▶ [BLOK TEKS]
--*--
KPK: OTT Terhadap Rommy Sesuai Dengan Hukum Acara

KPK: OTT Terhadap Rommy Sesuai Dengan Hukum Acara 

NERACA

Jakarta - Komisi Pemberantasan Korupsi (KPK) menegaskan bahwa operasi tangkap tangan (OTT) yang dilakukan terhadap anggota DPR RI Romahurmuziy alias Rommy di Surabaya, Jawa Timur sudah sesuai dengan hukum acara yang berlaku.

"Mengenai ketidakabsahan tangkap tangan bahwa tangkap tangan yang kita lakukan sudah sesuai dengan ketentuan yang ada dalam KUHAP serta Undang-Undang KPK," kata anggota tim Biro Hukum KPK Efi Laila di Pengadilan Negeri Jakarta Selatan, Selasa (7/5).

Pengadilan Negeri Jakarta Selatan melalui Hakim Tunggal Agus Widodo menggelar sidang lanjutan praperadilan dengan agenda jawaban KPK atas permohonan praperadilan yang diajukan Rommy.

Dalam sidang tersebut, Tim Biro Hukum juga menyampaikan soal kronologi peristiwa tangkap tangan terhadap mantan Ketua Umum Partai Persatuan Pembangunan (PPP) itu Hotel Bumi Surabaya City Resort, Surabaya pada 15 Maret 2019.

Saat itu, Rommy pun sempat mencoba melarikan diri saat akan ditangkap oleh tim KPK di area Restoran Arumanis Hotel Bumi Surabaya City Resort.
--*--
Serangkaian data
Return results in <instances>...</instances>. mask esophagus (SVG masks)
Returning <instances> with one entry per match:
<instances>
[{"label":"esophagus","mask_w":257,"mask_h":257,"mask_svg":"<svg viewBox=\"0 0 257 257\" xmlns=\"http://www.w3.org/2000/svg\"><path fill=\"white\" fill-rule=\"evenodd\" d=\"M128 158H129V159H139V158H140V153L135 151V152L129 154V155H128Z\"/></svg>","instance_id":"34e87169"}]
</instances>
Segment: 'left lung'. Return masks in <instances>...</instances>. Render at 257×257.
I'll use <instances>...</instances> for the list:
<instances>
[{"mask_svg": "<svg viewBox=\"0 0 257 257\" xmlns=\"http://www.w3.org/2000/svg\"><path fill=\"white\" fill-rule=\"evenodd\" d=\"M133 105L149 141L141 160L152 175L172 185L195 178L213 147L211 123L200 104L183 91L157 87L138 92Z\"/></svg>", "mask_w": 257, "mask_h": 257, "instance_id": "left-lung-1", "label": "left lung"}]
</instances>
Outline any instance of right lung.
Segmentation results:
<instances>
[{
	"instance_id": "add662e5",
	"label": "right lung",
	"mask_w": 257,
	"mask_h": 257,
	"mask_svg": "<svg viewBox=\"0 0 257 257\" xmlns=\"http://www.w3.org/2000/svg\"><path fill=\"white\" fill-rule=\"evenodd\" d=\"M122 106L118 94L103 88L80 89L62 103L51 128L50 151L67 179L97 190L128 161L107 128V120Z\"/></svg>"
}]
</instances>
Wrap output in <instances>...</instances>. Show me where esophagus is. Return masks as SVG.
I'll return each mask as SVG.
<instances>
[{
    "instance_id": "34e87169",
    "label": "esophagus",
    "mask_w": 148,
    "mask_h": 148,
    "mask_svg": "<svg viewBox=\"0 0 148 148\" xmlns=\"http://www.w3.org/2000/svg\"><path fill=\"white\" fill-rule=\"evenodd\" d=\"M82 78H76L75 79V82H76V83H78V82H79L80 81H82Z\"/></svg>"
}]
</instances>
--*--
▶ [PERMINTAAN 1]
Berdasarkan berita tentang OTT terhadap Rommy, jelaskan dalam satu sampai tiga kalimat alasan KPK menganggap tangkap tangan itu sah.
▶ [PERMINTAAN 2]
Menurut berita tentang OTT terhadap Rommy, di area mana Rommy mencoba melarikan diri saat hendak ditangkap?
▶ [PERMINTAAN 3]
Lanjutkan berita tentang OTT terhadap Rommy mulai dari bagian terakhir yang ditampilkan.

▶ [JAWABAN DIHARAPKAN 1]
KPK menganggap tangkap tangan terhadap Rommy sah karena dilakukan sesuai dengan ketentuan dalam KUHAP serta Undang-Undang KPK. Hal itu disampaikan anggota tim Biro Hukum KPK, Efi Laila, di Pengadilan Negeri Jakarta Selatan.

▶ [JAWABAN DIHARAPKAN 2]
Di area Restoran Arumanis Hotel Bumi Surabaya City Resort.

▶ [JAWABAN DIHARAPKAN 3]
"Ketika termohon (KPK) akan mengamankan M Romahurmuziy alias Rommy di area restoran tersebut, Rommy melarikan diri melalui pintu belakang restoran menuju ke arah jalan raya, termohon segera mengejar dan berhasil mengamankan di jalan raya depan Hotel Bumi Surabaya City Resort Surabaya," ucap anggota tim Biro Hukum KPK lainnya Naila Fauzanna Nasution.

Selanjutnya, kata dia, tim KPK atas perintah pimpinan KPK, membawa Rommy ke kantor Polda Jawa Timur untuk dimintai keterangan dan selanjutnya membawa yang bersangkutan ke kantor KPK Jakarta.

Ia juga menegaskan bahwa tangkap tangan itu juga berdasarkan penyelidikan yang dilakukan oleh KPK berdasarkan Surat Perintah Penyelidikan Nomor: Sprin.Lidik-17/01/02/2019 tanggal 6 Februari 2019 yang berawal dari laporan pengaduan dan informasi dari masyarakat.

Hal itu terkait adanya dugaan tindak pidana korupsi berupa penerimaan hadiah atau janji oleh penyelenggara negara atau yang mewakili terkait seleksi jabatan pada Kementerian Agama Republik Indonesia Tahun 2019.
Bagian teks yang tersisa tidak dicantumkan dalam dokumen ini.